Does this sound a little familiar? Just think about the activities that Dick Cheney thinks are perfectly legal and you will see what I mean (by the way, since Cheney has confessed numerous times to supporting war crimes, is there any reason he should not be transferred to The Hague post haste?)
But back to the Catholic Church. I have written before that the Catholic clergy, by all indications, has in the past seemed little more than a glorified pedaphile ring. And while we have all heard anecdotal stories about the cruelty dished out by nuns and priests in Catholic schools, reports like this seem to provide evidence that the brutality was at times very systematic. It is almost as if the Catholic Church has taken everything that Jesus reportedly preached (according to the New Testament, anyway) and did the exact opposite. Catholics today have only two morally defensible choices: Work actively and tirelessly to reform the Church, beginning with the Vatican, or chuck the entire enterprise.

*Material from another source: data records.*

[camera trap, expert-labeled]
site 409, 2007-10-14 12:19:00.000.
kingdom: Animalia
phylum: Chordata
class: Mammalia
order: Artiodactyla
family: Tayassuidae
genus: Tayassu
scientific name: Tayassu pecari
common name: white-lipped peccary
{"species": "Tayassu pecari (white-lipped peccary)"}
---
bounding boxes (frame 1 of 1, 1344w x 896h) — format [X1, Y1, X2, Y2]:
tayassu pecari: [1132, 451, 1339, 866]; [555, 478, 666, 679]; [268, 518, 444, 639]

A hard job, to be sure. For one thing, it means abolishing the office of Pope, a man who wears ridiculously funny hats and robes and claims to be God's word on earth (a claim that should make any sensible person laugh out loud.) Next, allow priests to marry (including marrying other men) so they won't take out their sexual frustrations on children, something which is no doubt still going on and which the highest levels of the Church have condoned and covered up.
If there is a Jesus, one wonders why he allows such barbarity to be carried out in his name.
Update: Writer John Banville comments on this story in Saturday's Times, saying that everyone in Ireland knew but looked the other way:
Amid all the reaction to these terrible revelations, I have heard no one address the question of what it means, in this context, to know. Human beings — human beings everywhere, not just in Ireland — have a remarkable ability to entertain simultaneously any number of contradictory propositions. Perfectly decent people can know a thing and at the same time not know it. Think of Turkey and the Armenians at the beginning of the 20th century, think of Germany and the Jews in the 1940s, think of Bosnia and Rwanda in our own time.